Would the airport be open?

sunny 28 °C

I woke this morning at 6 am to the sound of an aeroplane in the distance. The rain had stopped and as I peeked out of the window I could see it make its final approach and land safely on the sloping runway of Lukla. We had three hours until our scheduled departure, but at least the first flights of the day were being completed successfully. Over the next half an hour a steady stream of light aircraft landed, reloaded and departed again in rapid speed. Slightly worrying however where the clouds that were appearing over the tops of the mountains and moving down into the valley. This had been a pattern over recent days making it impossible to land by sight. Two hours to go and the clouds were getting thicker, as we were eating our breakfast everyone kept glancing over their shoulder to imagining that the visibility was getting that little bit less. Comfortingly the planes kept coming in and out and eventually when we got the call to go it looked like we were going to be OK.

In ten minutes we were at the airport through security and waiting in the departure lounge (small room). A plane came in and we were ushered onto the tarmac even before the inbound passengers had stared disembarking. A quick sweet for take-off and we were on our way hurtling down the sloping runway and off to the hustle and bustle of Kathmandu. We had forgotten what heat was like as we were still wearing our mountain gear with fleeces and down jackets, which were quickly discarded. Transfer was nearly as quick as Lukla and in no time at all we were on our mini bus to the Royal Singhi Hotel.

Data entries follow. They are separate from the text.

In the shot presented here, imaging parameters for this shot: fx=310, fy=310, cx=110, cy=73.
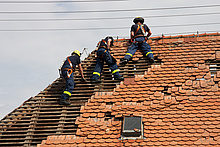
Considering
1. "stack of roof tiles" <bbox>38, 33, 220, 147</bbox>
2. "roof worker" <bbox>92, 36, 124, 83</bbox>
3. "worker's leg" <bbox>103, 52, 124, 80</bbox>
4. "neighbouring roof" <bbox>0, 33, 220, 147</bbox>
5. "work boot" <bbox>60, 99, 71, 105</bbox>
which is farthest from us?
"worker's leg" <bbox>103, 52, 124, 80</bbox>

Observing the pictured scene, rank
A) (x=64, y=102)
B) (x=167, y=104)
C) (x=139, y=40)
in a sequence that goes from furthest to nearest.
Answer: (x=139, y=40)
(x=64, y=102)
(x=167, y=104)

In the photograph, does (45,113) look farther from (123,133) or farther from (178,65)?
(178,65)

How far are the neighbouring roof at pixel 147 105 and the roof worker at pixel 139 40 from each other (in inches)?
8.3

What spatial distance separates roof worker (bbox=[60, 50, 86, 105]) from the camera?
9.65 metres

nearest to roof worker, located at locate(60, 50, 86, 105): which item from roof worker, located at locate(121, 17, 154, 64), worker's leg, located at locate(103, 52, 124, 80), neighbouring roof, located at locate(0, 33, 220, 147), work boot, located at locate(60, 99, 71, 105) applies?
work boot, located at locate(60, 99, 71, 105)

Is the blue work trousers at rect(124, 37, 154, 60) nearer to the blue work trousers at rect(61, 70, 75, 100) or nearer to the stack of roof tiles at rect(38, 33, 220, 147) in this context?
the stack of roof tiles at rect(38, 33, 220, 147)

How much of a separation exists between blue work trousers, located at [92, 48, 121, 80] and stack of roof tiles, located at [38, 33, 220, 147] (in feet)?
1.85

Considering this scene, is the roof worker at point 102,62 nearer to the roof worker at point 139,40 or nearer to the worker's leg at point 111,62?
the worker's leg at point 111,62

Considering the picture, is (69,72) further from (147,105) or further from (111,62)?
(147,105)

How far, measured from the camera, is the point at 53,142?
28.0 ft

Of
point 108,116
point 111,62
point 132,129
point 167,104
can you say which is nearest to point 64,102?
point 108,116

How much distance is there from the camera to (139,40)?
10.9 metres

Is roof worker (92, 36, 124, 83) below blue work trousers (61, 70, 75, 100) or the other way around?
the other way around

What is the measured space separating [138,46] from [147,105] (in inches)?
108
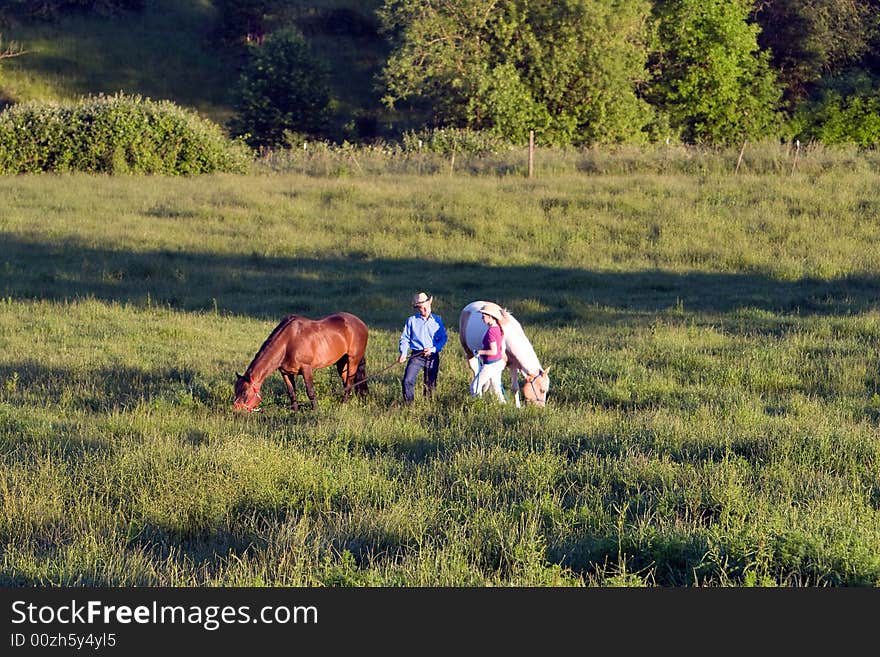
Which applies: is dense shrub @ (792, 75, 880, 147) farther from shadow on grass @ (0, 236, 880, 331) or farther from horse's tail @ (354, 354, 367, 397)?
horse's tail @ (354, 354, 367, 397)

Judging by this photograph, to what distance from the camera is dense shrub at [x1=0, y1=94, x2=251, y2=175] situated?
3506cm

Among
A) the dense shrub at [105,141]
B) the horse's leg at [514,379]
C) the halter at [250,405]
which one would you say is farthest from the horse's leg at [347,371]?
the dense shrub at [105,141]

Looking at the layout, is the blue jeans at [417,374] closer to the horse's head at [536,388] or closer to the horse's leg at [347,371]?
the horse's leg at [347,371]

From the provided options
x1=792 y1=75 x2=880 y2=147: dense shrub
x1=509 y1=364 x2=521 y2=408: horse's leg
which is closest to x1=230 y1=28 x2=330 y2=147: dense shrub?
x1=792 y1=75 x2=880 y2=147: dense shrub

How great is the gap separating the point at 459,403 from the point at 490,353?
2.69 feet

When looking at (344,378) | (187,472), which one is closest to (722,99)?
(344,378)

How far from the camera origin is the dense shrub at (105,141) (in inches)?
1380

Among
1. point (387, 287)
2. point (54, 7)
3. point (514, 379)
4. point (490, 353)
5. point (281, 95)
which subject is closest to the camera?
point (490, 353)

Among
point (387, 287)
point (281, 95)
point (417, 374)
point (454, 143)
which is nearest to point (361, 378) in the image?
point (417, 374)

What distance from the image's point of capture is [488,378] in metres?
10.5

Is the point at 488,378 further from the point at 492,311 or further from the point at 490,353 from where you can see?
the point at 492,311

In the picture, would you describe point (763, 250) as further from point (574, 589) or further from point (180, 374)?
point (574, 589)

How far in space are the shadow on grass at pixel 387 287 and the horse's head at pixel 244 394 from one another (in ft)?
21.8

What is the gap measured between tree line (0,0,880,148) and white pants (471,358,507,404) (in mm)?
34300
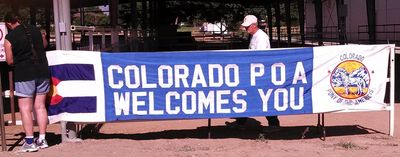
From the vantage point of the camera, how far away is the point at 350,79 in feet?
22.9

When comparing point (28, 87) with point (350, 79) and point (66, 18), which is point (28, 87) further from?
point (350, 79)

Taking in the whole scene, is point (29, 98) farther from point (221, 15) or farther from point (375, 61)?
point (221, 15)

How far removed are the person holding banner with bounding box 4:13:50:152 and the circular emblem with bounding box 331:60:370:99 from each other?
3662 mm

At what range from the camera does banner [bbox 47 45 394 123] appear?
22.1 ft

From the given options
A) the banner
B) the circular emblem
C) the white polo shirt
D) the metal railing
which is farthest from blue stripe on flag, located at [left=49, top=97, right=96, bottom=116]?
the metal railing

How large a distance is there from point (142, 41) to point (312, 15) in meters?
33.0

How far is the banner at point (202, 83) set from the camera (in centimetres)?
675

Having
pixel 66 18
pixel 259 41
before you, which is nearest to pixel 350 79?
pixel 259 41

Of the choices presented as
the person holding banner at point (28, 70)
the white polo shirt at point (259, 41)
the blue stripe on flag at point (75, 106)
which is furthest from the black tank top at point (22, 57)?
the white polo shirt at point (259, 41)

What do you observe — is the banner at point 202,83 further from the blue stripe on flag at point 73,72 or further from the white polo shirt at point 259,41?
the white polo shirt at point 259,41

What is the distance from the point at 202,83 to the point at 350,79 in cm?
194

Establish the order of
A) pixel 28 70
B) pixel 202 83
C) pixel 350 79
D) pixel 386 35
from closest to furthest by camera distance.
Answer: pixel 28 70 < pixel 202 83 < pixel 350 79 < pixel 386 35

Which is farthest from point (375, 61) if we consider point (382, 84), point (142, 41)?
point (142, 41)

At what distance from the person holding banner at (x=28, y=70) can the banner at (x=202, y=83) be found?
0.29m
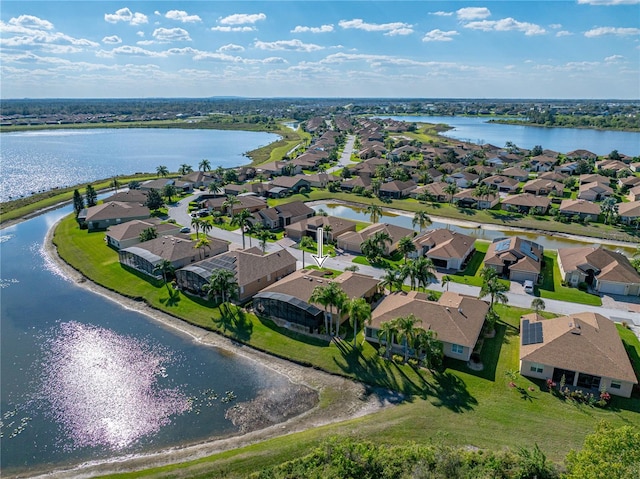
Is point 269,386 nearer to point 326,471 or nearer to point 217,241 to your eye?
point 326,471

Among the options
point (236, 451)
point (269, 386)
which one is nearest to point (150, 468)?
point (236, 451)

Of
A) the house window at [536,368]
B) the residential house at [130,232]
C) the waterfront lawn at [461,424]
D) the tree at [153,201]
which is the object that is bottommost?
the waterfront lawn at [461,424]

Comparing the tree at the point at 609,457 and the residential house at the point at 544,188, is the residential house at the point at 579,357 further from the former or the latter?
the residential house at the point at 544,188

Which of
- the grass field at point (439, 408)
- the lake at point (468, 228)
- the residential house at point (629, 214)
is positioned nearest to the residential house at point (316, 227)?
the lake at point (468, 228)

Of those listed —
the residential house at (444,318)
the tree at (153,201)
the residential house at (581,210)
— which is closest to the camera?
the residential house at (444,318)

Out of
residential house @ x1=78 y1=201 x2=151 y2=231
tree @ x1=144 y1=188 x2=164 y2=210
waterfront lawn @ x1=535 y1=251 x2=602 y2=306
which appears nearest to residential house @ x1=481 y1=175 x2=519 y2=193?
waterfront lawn @ x1=535 y1=251 x2=602 y2=306

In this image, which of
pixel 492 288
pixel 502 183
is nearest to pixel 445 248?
pixel 492 288

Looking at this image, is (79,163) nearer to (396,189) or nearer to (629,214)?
(396,189)
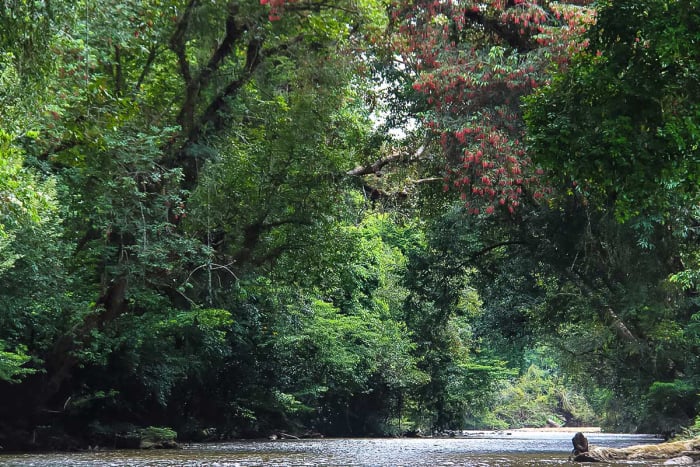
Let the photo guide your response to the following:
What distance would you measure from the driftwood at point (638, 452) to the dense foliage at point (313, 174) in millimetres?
3689

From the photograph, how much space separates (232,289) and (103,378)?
24.6 feet

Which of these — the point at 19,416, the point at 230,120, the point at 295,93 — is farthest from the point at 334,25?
the point at 19,416

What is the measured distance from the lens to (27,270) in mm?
14727

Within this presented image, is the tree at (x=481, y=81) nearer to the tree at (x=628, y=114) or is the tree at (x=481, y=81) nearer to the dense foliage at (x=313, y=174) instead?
the dense foliage at (x=313, y=174)

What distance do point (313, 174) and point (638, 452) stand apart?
9.28 metres

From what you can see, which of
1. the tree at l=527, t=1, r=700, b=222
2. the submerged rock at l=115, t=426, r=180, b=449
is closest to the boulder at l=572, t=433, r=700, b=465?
the tree at l=527, t=1, r=700, b=222

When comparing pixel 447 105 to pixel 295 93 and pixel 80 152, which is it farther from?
pixel 80 152

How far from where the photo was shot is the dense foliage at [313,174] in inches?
337

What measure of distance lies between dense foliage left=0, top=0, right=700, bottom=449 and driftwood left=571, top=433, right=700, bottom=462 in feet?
12.1

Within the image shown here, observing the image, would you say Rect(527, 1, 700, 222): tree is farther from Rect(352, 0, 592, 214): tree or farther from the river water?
the river water

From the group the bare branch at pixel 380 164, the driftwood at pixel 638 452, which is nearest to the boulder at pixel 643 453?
the driftwood at pixel 638 452

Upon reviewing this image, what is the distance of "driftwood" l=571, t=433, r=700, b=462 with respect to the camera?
15.5 meters

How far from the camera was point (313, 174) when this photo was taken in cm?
1470

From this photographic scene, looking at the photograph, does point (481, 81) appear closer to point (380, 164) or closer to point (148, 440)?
point (380, 164)
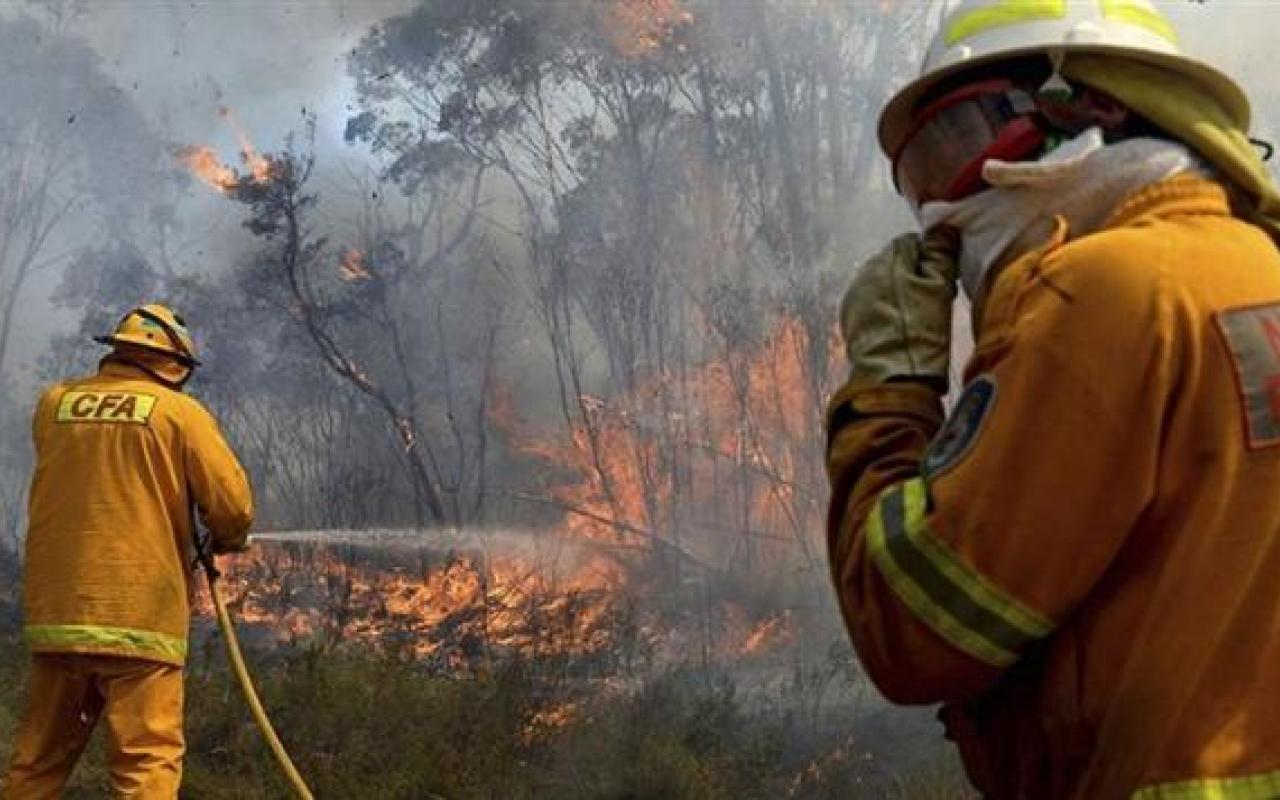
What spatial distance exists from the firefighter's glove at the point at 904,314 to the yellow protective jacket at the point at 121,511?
10.9ft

After the compulsory form filling everyone rushed to their rooms for the first real hot shower in three weeks. A change into clean clothes and a chicken salad sandwich later and we were ready to brave a bit more of what Kathmandu had to offer. The afternoon destination was Durbar Square, a complex of temples and shrines in the centre of the city. Until the early 20th Century the palace in the centre of the square was the King’s residence and we visited a museum displaying aspects and artefacts of the royal household.

In the evening we descended on ‘Rumdoodles’ a famous restaurant noted for the Yeti feet festooned around the walls and ceiling. Each table is provided with a cardboard Yeti foot to decorate and once completed they are displayed (if a space can be found) for future diners. Smaller individual Yeti feet are provided to each diner at the end of the meal. We designed our own High Passes of Everest foot which now hangs proudly near the entrance door. The artwork is possibly as good as one or two of the others but at least we have made our mark and one or two may take an interest.